15% du lait français vient de Normandie

La production de lait est importante en Normandie. Quinze pour cent du lait français est collecté et transformé dans des usines normandes, selon la Chambre d'agriculture régionale. Cela en fait le deuxième bassin laitier derrière le Grand-Ouest. A noter également que 16% du cheptel français de vaches laitières se situe sur ce territoire. Les exploitants agricoles subissent de plein fouet les conséquences de la fin des quotas laitiers qui permettaient, jusqu'au 1er avril 2015, de réguler les prix du lait. 

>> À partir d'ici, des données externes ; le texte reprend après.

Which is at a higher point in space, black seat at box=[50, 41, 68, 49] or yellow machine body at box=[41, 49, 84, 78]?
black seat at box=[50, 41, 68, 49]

Particularité locale, les éleveurs sont plus dépendants des producteurs privés que la moyenne nationale. "Les deux tiers du lait normand vont chez des producteurs de lait à capitaux privés, et seulement un tiers chez des coopératives. Une grande proportion d'agriculteurs a le sentiment d'être affaiblie", explique Michel Lafont, le responsable du service économie de la Chambre d'agriculture régionale.

Selon ses chiffres, en 2014, les exploitations agricoles normandes affichaient un résultat annuel moyen de 33 000 euros. Ce qui, après paiement des charges, représente 10 000 euros de revenu annuel en moyenne. "Cela met une bonne partie du groupe en dessous du niveau de la mer", assure Michel Lafont. 

La viande bovine représente 680 millions d'euros

La Normandie est aussi une terre d'élevage. Parmi les éleveurs de bovins, 27% sont spécialisés en production de viande. Cette filière normande pesait 680 millions d'euros en 2011. La filière normande ne fait pas partie des régions les plus productrices (lien en PDF) de viande bovine, mais elle est, elle aussi, touchée par les faibles prix de vente de la viande. Une situation qui s'explique notamment par une production de viande bovine excédendaire, avance la Chambre d'agriculture de Normandie. Un surplus qui n'est pas en adéquation avec la consommation nationale, qui est en baisse constante depuis plusieurs années.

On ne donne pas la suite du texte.